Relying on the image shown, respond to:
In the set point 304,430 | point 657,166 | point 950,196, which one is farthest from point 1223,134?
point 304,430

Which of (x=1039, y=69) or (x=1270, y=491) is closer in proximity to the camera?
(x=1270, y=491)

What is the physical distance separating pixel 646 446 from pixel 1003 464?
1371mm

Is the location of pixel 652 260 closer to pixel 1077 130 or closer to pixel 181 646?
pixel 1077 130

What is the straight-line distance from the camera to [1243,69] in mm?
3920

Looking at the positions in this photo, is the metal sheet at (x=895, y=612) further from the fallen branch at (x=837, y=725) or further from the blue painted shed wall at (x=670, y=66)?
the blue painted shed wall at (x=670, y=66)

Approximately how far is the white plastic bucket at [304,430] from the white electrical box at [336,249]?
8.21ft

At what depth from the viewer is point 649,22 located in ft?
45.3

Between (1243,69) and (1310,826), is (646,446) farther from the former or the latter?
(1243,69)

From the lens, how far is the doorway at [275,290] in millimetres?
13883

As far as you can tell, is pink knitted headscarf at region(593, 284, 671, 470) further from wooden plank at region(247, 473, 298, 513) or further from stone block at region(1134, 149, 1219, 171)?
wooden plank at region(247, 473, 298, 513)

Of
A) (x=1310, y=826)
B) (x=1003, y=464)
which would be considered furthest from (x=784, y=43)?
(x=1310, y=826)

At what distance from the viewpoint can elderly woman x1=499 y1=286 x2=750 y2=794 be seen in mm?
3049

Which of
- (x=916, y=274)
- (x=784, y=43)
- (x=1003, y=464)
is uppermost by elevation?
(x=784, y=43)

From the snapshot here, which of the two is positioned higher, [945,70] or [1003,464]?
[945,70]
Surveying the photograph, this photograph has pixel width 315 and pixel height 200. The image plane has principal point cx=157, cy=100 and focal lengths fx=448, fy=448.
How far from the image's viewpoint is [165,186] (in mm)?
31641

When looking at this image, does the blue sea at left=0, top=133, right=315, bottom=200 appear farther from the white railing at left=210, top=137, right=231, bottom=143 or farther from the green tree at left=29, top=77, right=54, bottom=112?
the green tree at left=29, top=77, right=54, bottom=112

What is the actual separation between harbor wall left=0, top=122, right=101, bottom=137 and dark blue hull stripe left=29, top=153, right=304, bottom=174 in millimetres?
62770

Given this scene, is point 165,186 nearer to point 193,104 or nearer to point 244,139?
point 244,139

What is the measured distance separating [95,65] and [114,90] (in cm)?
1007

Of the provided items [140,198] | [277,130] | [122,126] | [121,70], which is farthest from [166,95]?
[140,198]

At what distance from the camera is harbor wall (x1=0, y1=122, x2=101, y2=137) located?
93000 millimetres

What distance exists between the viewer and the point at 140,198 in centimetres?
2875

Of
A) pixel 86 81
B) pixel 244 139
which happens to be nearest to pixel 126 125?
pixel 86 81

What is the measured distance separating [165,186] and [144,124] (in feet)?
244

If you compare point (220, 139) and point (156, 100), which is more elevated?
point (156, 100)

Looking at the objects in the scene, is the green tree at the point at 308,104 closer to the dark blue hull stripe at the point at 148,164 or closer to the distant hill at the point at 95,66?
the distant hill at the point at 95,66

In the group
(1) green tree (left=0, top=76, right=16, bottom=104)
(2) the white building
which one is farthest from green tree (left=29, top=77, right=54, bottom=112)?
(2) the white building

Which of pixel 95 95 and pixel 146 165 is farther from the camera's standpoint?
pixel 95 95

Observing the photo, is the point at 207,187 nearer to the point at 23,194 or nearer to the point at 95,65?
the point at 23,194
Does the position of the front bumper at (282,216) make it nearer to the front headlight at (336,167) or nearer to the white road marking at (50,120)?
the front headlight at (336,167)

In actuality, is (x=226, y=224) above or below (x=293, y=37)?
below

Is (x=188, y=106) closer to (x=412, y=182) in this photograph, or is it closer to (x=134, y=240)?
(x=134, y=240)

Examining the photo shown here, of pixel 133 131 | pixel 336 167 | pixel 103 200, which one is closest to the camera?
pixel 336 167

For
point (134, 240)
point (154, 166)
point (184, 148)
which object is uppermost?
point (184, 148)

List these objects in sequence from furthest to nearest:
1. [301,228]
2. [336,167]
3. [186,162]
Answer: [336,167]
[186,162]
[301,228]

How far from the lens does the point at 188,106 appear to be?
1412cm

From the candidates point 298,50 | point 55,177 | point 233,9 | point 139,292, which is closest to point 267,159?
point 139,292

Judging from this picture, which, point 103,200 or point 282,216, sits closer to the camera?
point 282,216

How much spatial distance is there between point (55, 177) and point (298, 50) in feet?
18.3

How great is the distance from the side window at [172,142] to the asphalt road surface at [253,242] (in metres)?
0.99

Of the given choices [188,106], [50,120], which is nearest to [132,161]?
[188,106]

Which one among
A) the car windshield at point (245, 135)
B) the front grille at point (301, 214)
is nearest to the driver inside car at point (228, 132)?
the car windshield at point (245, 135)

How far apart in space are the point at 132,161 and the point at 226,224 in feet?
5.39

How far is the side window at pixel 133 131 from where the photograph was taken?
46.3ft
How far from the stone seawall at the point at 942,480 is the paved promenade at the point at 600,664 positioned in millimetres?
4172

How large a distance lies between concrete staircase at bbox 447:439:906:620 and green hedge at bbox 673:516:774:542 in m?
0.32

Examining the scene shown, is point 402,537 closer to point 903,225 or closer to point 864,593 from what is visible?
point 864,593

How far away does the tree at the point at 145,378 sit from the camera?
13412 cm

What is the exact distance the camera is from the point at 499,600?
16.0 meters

-------

Go through the material above line by line and copy it exactly.

Relying on the image shown, respond to:
In the set point 304,430 | point 657,166 | point 950,196, which one is farthest from point 1223,134?
point 304,430

Which of (x=1039, y=69) or (x=1270, y=491) is closer in proximity to the camera?
(x=1270, y=491)

What is the physical distance separating pixel 646 446 from pixel 1003 464?
1371mm

Is the location of pixel 652 260 closer to pixel 1077 130 or closer to pixel 181 646?
pixel 1077 130

What is the straight-line distance from the camera to [1243,69] in mm?
3920

Looking at the positions in this photo, is the metal sheet at (x=895, y=612) further from the fallen branch at (x=837, y=725) or further from the blue painted shed wall at (x=670, y=66)?
the blue painted shed wall at (x=670, y=66)

Approximately how far is the white plastic bucket at [304,430] from the white electrical box at [336,249]?
8.21ft

At what depth from the viewer is point 649,22 located in ft?
45.3

Between (1243,69) and (1310,826), is (646,446) farther from the former or the latter?
(1243,69)

From the lens, how far is the doorway at [275,290] in millimetres?
13883

As far as you can tell, is pink knitted headscarf at region(593, 284, 671, 470) further from wooden plank at region(247, 473, 298, 513) or further from stone block at region(1134, 149, 1219, 171)?
wooden plank at region(247, 473, 298, 513)

Of
A) (x=1310, y=826)
B) (x=1003, y=464)
which would be considered furthest from (x=784, y=43)?
(x=1310, y=826)

At what distance from the viewpoint can elderly woman x1=499 y1=286 x2=750 y2=794 be seen in mm?
3049

Which of
- (x=916, y=274)
- (x=784, y=43)
- (x=1003, y=464)
is uppermost by elevation?
(x=784, y=43)

From the snapshot here, which of the two is positioned higher, [945,70] or [1003,464]?
[945,70]
Surveying the photograph, this photograph has pixel width 315 and pixel height 200. The image plane has principal point cx=157, cy=100 and focal lengths fx=448, fy=448.
How far from the image's viewpoint is [165,186] (in mm)?
31641

When looking at this image, does the blue sea at left=0, top=133, right=315, bottom=200 appear farther from the white railing at left=210, top=137, right=231, bottom=143 or farther from the green tree at left=29, top=77, right=54, bottom=112?
the green tree at left=29, top=77, right=54, bottom=112

What is the actual separation between harbor wall left=0, top=122, right=101, bottom=137 and dark blue hull stripe left=29, top=153, right=304, bottom=174 in millimetres?
62770

Given this scene, is point 165,186 nearer to point 193,104 or nearer to point 244,139?
point 244,139

What is the measured distance separating [95,65] and [114,90] (in cm)?
1007

Of the provided items [140,198] | [277,130] | [122,126] | [121,70], which is farthest from [166,95]?
[140,198]

At what distance from the camera is harbor wall (x1=0, y1=122, x2=101, y2=137) located?
93000 millimetres

What distance exists between the viewer and the point at 140,198 in centimetres?
2875

Of
A) pixel 86 81
B) pixel 244 139
which happens to be nearest to pixel 126 125?
pixel 86 81

What is the measured distance separating [165,186] and [144,124] (in feet)?
244

If you compare point (220, 139) and point (156, 100), which is more elevated?
point (156, 100)

Looking at the objects in the scene, is the green tree at the point at 308,104 closer to the dark blue hull stripe at the point at 148,164 or closer to the distant hill at the point at 95,66?
the distant hill at the point at 95,66

In the group
(1) green tree (left=0, top=76, right=16, bottom=104)
(2) the white building
which one is farthest from green tree (left=29, top=77, right=54, bottom=112)?
(2) the white building

Which of pixel 95 95 and pixel 146 165 is farther from the camera's standpoint?
pixel 95 95

Observing the photo, is the point at 207,187 nearer to the point at 23,194 or nearer to the point at 95,65?
the point at 23,194
Does the position of the front bumper at (282,216) make it nearer to the front headlight at (336,167) or nearer to the white road marking at (50,120)?
the front headlight at (336,167)

In actuality, is (x=226, y=224) above or below (x=293, y=37)?
below

Is (x=188, y=106) closer to (x=412, y=182) in this photograph, or is it closer to (x=134, y=240)?
(x=134, y=240)

Examining the photo shown here, of pixel 133 131 | pixel 336 167 | pixel 103 200, which one is closest to the camera?
pixel 336 167

For
point (134, 240)
point (154, 166)
point (184, 148)
which object is uppermost?
point (184, 148)

List these objects in sequence from furthest to nearest:
1. [301,228]
2. [336,167]
3. [186,162]
Answer: [336,167]
[186,162]
[301,228]

How far from the lens does the point at 188,106 appear to be?
1412cm

From the candidates point 298,50 | point 55,177 | point 233,9 | point 139,292, which is closest to point 267,159?
point 139,292

Judging from this picture, which, point 103,200 or point 282,216, sits closer to the camera?
point 282,216

How much spatial distance is there between point (55, 177) and point (298, 50) in feet?
18.3

How great is the distance from the side window at [172,142] to the asphalt road surface at [253,242] (in metres)?
0.99

Of the given choices [188,106], [50,120], which is nearest to [132,161]?
[188,106]

Which one among
A) the car windshield at point (245, 135)
B) the front grille at point (301, 214)
is nearest to the driver inside car at point (228, 132)?
the car windshield at point (245, 135)

How far apart in space are the point at 132,161 and the point at 226,224 in feet?
5.39

How far is the side window at pixel 133 131 from where the photograph was taken?
46.3ft
How far from the stone seawall at the point at 942,480 is the paved promenade at the point at 600,664 positioned in millimetres?
4172

How large a distance lies between concrete staircase at bbox 447:439:906:620 and green hedge at bbox 673:516:774:542 in m?
0.32

Examining the scene shown, is point 402,537 closer to point 903,225 or closer to point 864,593 from what is visible?
point 864,593

How far away does the tree at the point at 145,378 sit from the camera?
13412 cm

What is the exact distance the camera is from the point at 499,600?
16.0 meters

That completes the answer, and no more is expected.